- _Work required_
Extract every line of the material below that contains the string "disk", matching case exactly.
◇ ◇ ◇ ◇
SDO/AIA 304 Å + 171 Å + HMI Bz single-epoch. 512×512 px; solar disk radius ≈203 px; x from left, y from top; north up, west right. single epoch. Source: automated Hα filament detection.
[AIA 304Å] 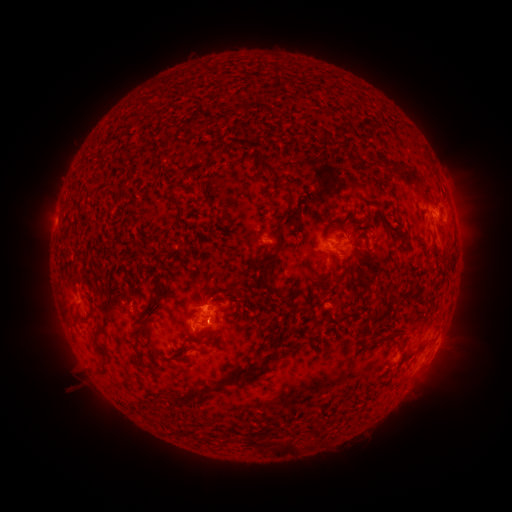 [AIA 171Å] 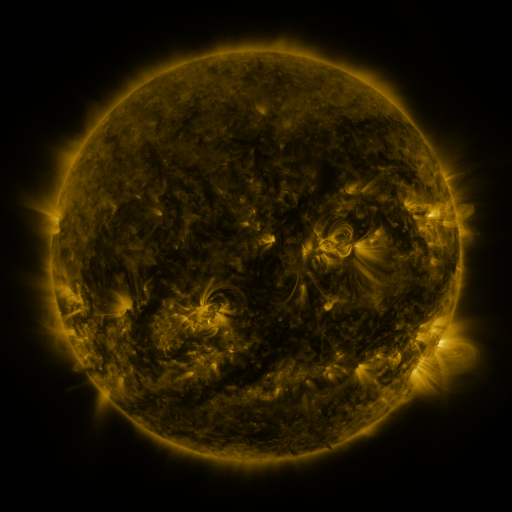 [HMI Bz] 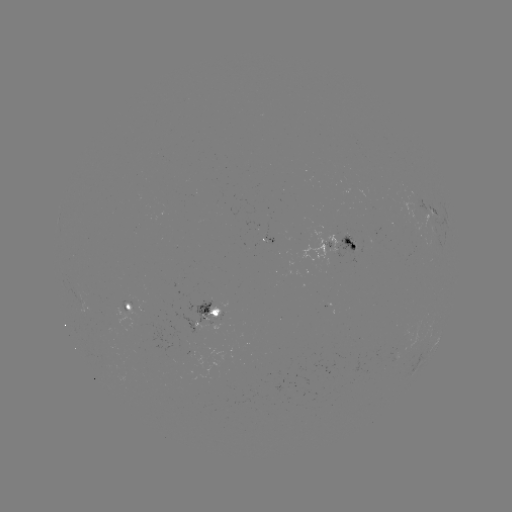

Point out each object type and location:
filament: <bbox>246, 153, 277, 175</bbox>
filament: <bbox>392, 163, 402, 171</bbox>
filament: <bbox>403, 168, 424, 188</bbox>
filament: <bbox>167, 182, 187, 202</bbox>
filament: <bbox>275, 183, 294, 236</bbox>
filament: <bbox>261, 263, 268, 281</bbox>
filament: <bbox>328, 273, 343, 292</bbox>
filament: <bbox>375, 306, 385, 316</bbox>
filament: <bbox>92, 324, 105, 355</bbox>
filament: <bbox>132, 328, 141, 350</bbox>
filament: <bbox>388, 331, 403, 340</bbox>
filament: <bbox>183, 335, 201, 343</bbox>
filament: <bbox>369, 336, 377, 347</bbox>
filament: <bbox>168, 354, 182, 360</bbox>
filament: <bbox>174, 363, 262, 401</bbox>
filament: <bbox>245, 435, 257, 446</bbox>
◇ ◇ ◇ ◇
- _Result of this task_
SDO/AIA 304 Å + 171 Å + HMI Bz single-epoch. 512×512 px; solar disk radius ≈203 px; x from left, y from top; north up, west right. single epoch. Source: automated Hα filament detection.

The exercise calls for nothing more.